J’ai secoué du rêve avec ma chevelure. Aux foules où j’allais un long frisson vivant. Me suivait comme un bruit de feuilles dans le vent; Et ma beauté lançait des feux comme une armure.

Au large, devant moi, les cœurs fumaient d’amour : Calme, je traversais les désirs et les fièvres ; Tout drame ou comédie avait lieu, sur mes lèvres ; Mon orgueil éternel demeurait sur la tour.

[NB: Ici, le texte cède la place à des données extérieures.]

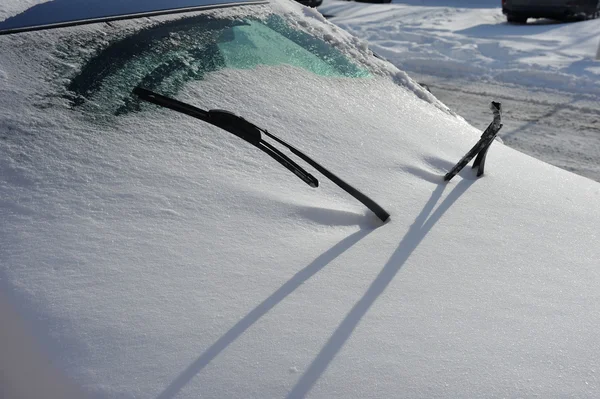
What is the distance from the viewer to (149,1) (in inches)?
95.1

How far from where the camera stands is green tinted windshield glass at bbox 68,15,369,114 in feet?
6.58

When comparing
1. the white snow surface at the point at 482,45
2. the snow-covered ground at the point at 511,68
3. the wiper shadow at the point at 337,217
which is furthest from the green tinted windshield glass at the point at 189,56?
the white snow surface at the point at 482,45

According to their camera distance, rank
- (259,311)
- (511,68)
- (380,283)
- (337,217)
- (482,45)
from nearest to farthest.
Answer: (259,311) < (380,283) < (337,217) < (511,68) < (482,45)

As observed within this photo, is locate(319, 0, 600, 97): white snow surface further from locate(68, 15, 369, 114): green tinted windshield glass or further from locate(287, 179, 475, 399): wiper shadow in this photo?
locate(287, 179, 475, 399): wiper shadow

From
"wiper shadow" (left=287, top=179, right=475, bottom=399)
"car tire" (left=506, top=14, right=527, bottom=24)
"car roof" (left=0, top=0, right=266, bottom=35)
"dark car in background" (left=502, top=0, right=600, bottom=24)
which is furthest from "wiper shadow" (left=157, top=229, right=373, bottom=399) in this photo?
"car tire" (left=506, top=14, right=527, bottom=24)

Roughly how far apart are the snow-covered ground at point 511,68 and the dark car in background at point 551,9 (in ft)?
0.94

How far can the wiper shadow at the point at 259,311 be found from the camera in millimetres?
1154

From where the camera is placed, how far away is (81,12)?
2221 millimetres

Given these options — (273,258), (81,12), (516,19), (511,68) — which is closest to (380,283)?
(273,258)

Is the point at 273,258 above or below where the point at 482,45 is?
above

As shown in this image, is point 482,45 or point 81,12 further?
point 482,45

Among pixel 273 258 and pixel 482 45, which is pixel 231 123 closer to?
pixel 273 258

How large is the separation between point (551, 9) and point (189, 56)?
501 inches

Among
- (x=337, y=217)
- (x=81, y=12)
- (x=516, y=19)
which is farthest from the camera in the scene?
(x=516, y=19)
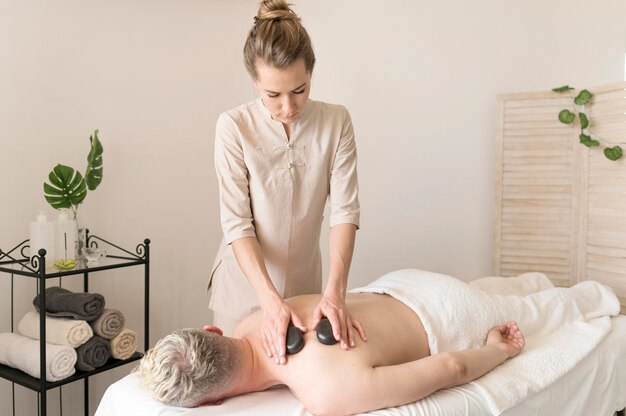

Du remords imbécile et lâche je n’ai cure, Et n’ai cure non plus des bâtardes pitiés. Les larmes et le sang, je m’y lave les pieds ! Et je passe fatale ainsi que la Nature.

Je suis sans défaillance, et n’ai point d’abandons. Ma chair n’est point esclave au vieux marché des villes ; Et l'homme, qui fait peur aux amantes serviles, Sent que son maître, est là quand nous nous regardons.

J’ai des jardins profonds dans mes yeux d’émeraude, Des labyrinthes fous, dont on ne revient point. De qui me croit tout près, je suis toujours si loin, Et qui m’a possédée a possédé la Fraude.

Mes sens, ce sont des chiens qu’au doigt je fais coucher. Je les dresse à forcer, la proie en ses asiles. Puis, l’ayant apportée, ils attendent, dociles, Que mes yeux souverains leur disent d’y toucher.